My son and stepsons have heard me talk plenty.  I try to share life lessons and give good, wise instruction.  I even admit areas where I have made mistakes and regrets.

You may do the same thing with your kids.

You may also find your kids have the ability to tune you out at times.  Voices other than yours can become quite loud – friends, celebrities, random people on the Internet.

So, how can we as fathers give solid input to our kids without directly giving it?

All you need is a chalk-board, chalk and Google.

This week (our first week back to school) marks the beginning of the weekly (or semi-weekly, or daily) quote of the day.  Many of you may have already done this, but it is new for us.

lou-holtz-lou-holtz-do-right-do-your-best-treat-others-as-you-want-toLong story short, I picked a Lou Holtz quote for the first week – it has some extra meaning to my stepsons.  Coach Holtz said something i would like to tell all four boys, but coming from him it may have some additional impact.
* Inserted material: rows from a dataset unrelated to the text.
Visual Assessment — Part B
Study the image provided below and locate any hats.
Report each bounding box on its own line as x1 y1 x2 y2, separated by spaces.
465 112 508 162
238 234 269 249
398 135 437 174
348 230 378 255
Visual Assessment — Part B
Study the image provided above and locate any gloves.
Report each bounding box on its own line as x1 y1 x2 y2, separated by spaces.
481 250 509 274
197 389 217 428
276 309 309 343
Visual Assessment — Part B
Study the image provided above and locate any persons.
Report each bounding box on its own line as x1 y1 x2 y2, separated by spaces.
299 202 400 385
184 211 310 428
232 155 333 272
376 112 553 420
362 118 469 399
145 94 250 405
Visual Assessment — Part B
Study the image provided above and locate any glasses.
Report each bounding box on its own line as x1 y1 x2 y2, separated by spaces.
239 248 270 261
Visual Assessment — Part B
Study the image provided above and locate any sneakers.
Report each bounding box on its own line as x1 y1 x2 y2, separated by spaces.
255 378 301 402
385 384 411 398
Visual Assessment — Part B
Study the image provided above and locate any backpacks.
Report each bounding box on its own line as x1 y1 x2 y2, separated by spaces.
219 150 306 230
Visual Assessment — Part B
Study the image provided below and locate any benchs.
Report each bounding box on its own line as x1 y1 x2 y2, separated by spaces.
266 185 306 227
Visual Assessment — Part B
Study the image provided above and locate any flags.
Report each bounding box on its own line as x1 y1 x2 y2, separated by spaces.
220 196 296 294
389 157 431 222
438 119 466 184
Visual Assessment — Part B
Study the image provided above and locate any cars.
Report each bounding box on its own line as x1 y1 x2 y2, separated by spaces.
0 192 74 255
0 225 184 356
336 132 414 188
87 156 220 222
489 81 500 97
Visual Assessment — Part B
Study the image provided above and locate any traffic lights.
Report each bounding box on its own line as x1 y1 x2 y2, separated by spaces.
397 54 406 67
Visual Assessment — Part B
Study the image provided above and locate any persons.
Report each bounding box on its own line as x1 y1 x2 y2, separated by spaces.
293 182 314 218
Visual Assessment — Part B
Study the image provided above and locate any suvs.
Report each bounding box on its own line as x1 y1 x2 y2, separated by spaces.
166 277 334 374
If you were to look at the actual board in our home, it would have my crappy handwriting and no frills.  Just a simple message and a potential conversation starter.

I found this by picking a public figure, typing his name and the word “quotes” into Google, and letting it rip.  For the graphic in today’s post, I did the same search in Google Images.

You could simplify and write out or print out a quote and tape it to a bedroom door or mirror.

You could put it on a Post-It note in a lunchbox.

You could save it as the background image on their phone or tablet.

Just mix it up,

My hope is my son and stepsons will respect me and listen to my counsel.  But I also know they need a variety of messengers, and we can pick who some of those people speaking into their lives are and what they have to say.

Have you ever had a quote board in your home?  If so, which quote has elicited the greatest reaction from your kids?